Como pontuado recentemente pelo Prof. Eliseu Martins da FEAUSP, o COVID-19 é uma tremenda dor de cabeça para auditores e contadores, devido ao nível sem precedentes de incertezas que colocam sobre os números de balanço. Na sexta-feira, dia 15/05 demos de cara com o balanço da Petrobrás, que aponta para um prejuízo de R$ 48,5 bilhões, devido a um ajuste contábil (baixa por impairment) de R$ 65 bilhões, aproximadamente, por conta da perda de valor por redução de expectativa de geração de caixa advinda de campos petrolíferos. Tudo por conta da crise atual e suas incertezas. Ou seja, em um mundo “normal” a Petrobrás teria apresentado um lucro de mais ou menos R$ 16,8 bilhões.

Pois bem, a questão que se apresenta aos auditores é de natureza muito mais filosófica do que técnica, como a vemos. Ninguém em sã consciência julgaria o valor da Petrobrás pelos efeitos de um “ato de Deus”, como dizem as apólices de seguro. Um patrimônio líquido deve ser julgado pela performance prevista para o mais longo dos prazos, deixando as análises de curtíssimo prazo para os players das Bolsas de Valores. Ao contador e ao auditor cabe julgar essa perda neste momento? Baseada especificamente em que? A técnica existente se presta ao julgamento imposto a nós pelo COVID-19?

A interpretação dos efeitos do COVID-19 sobre os balanços deve ser julgada caso a caso, como bem discutido informalmente em reunião de ontem do Comitê de Auditoria do CRC do Paraná. Os efeitos podem variar de muito negativos até super positivos, em caso de alguns setores não afetados pela pandemia. Mas mesmo julgando caso a caso, existe, para nós, a percepção de que não existe na literatura técnica nem na experiência histórica, um caso em que o nível de incerteza seja tão alto a ponto de retirar do profissional contábil a capacidade de julgamento de efeitos que podem advir daí.

Diante dessa incerteza, a impressão que nos dá é que os auditores estão agindo mais ou menos como as agências de risco durante a crise do Subprime de 2007: reativamente, e de forma exagerada, diante da cobrança da sociedade por respostas, mais precisamente, por respostas que não existem, exceto no nível da discussão filosófica.

Por que, então, penalizar um balanço por conta de algo que na prática não se sabe onde vai parar?
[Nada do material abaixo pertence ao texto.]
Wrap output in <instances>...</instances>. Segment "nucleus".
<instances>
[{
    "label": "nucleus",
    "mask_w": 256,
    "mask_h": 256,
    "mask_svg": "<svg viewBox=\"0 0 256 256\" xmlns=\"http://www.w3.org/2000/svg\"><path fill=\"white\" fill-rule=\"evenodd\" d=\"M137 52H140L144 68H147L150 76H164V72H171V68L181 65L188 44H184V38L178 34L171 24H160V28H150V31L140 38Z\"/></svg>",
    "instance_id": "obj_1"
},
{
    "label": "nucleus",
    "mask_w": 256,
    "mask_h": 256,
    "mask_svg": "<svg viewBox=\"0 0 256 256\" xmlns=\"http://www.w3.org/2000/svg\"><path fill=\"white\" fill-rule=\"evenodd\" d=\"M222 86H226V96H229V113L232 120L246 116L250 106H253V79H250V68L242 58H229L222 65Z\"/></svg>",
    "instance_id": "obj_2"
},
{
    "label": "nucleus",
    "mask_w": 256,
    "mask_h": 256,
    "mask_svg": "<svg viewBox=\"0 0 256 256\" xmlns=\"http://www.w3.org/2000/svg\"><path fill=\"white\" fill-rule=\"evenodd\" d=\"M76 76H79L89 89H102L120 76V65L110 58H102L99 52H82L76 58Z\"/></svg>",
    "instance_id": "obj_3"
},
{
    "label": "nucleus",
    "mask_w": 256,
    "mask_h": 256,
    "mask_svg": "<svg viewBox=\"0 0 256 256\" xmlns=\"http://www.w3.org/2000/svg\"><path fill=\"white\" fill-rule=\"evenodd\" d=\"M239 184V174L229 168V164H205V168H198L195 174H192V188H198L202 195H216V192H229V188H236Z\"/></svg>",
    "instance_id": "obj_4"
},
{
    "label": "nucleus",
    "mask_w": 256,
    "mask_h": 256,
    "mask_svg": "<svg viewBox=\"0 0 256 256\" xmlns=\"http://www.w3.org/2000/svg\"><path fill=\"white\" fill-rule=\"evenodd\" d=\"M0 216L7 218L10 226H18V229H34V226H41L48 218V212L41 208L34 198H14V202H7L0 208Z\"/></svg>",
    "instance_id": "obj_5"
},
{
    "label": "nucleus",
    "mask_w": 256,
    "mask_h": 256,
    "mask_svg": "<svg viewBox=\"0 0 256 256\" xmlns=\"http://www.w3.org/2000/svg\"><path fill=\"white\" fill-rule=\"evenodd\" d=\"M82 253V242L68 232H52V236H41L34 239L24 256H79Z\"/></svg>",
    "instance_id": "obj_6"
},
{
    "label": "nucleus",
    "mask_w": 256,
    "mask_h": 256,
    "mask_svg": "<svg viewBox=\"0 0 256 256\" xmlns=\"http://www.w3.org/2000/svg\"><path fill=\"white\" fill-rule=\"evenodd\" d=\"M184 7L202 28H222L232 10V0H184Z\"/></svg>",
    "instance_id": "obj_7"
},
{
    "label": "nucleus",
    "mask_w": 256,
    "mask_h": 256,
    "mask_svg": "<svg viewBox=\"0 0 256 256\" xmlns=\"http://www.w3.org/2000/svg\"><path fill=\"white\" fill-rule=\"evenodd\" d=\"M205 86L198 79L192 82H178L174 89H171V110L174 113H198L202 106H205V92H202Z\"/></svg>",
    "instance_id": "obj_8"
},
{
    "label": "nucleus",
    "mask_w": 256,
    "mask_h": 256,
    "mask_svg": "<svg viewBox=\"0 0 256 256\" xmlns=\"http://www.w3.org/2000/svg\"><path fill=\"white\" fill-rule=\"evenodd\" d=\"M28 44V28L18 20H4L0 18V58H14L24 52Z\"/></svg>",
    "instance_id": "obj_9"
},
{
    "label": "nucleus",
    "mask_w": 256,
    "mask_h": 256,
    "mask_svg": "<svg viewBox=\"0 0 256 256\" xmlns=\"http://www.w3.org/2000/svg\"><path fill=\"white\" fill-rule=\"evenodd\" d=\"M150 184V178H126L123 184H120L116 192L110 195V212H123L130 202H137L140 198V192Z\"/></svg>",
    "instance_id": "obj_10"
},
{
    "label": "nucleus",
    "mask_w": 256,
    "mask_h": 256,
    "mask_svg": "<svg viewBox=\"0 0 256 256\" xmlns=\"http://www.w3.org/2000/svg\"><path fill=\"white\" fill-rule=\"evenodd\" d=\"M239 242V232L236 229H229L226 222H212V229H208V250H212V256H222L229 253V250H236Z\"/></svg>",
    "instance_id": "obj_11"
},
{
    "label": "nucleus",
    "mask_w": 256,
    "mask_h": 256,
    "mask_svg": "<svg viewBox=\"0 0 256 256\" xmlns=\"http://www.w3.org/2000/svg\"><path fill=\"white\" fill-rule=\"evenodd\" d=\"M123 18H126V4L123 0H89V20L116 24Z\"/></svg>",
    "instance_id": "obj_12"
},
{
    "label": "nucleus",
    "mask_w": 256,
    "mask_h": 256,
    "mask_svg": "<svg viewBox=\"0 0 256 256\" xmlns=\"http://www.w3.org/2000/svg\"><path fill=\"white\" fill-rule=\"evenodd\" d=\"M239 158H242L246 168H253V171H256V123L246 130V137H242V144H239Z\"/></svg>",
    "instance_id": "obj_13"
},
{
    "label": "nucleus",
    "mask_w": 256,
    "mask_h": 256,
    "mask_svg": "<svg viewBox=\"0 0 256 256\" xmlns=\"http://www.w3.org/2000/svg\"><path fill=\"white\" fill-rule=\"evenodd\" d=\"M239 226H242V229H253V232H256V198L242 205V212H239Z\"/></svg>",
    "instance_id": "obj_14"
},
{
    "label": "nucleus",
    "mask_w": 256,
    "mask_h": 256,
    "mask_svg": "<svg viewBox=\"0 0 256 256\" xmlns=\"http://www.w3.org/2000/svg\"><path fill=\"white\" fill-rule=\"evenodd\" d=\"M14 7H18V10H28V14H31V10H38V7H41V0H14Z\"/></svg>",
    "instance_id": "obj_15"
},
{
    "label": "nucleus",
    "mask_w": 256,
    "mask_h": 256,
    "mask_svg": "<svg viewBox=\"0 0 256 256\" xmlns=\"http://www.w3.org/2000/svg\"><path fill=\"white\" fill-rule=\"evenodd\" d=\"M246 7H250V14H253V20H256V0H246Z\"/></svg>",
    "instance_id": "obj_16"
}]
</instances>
Aplicar as técnicas usuais de Impairment para fins de precificar ativos no meio de uma “guerra” como esta é algo admissível? Ou será que deveríamos sentar, respirar fundo, e simplesmente admitir que o máximo que se pode fazer é colocar uma nota explicativa no balanço informando detalhadamente as ações que foram postas em marcha para preservar o caixa e a sobrevivência da Empresa, as expectativas, tão conservadoras quanto possível, sobre o caixa futuro, e deixar de propor ajustes, aqui e acolá, por conta de algo que na prática não se tem previsão?

Não discutimos aqui a técnica ou a validade dos ajustes por impairment propostos para a Petrobrás. Estou certo de que seus contadores e auditores foram diligentes o suficiente para sugerir o que propuseram. A discussão é maior do que essa. Trata-se de entender o momento e aceitar que simplesmente não é possível mensurar efeitos e lança-los nas Demonstrações Contábeis, mas apenas reconhecer o que está sendo feito para minorar os efeitos do momento econômico-social, e enfrentar um Parágrafo de Ênfase, ou mesmo uma Ressalva por parte dos auditores, reconhecendo o incômodo do momento, o fato de que, sim, pode haver uma disrupção de caixa, e deixar os números para serem ajustados quando um mínimo de previsibilidade exista no mercado.

O mesmo fenômeno está acontecendo com as agências de rating, mundo afora. De fato, poucas atividades têm perdido mais relevância, na nossa opinião, do que essa, por conta das reações tardias, às vezes benevolentes com quem não merece, às vezes negativas com quem mereceria mais entendimento. Rebaixar nota de crédito de uma empresa ou um país diante disso é possível, analisável e esclarecedor. O que não acontece é justamente o uso de um peso agora, aplicável a todos, a fim de determinar “o novo normal”. Afinal, se eu encolhi de 1,80m para 1,78m e você de 1,90m para 1,88m, eu continuo 10 cm mais baixo do que você. Esse julgamento é tão complexo e demanda tanto esforço num tempo tão curto, que se torna impossível determinar a assertividade disso.

Tanto o auditor quanto o analista de risco estão “entre a cruz e a espada”. Precisam dar à sociedade algum tipo de resposta, quando na prática, a melhor resposta que poderia ser dada neste momento turbulento é assumir que não é possível julgar, pelo menos não agora.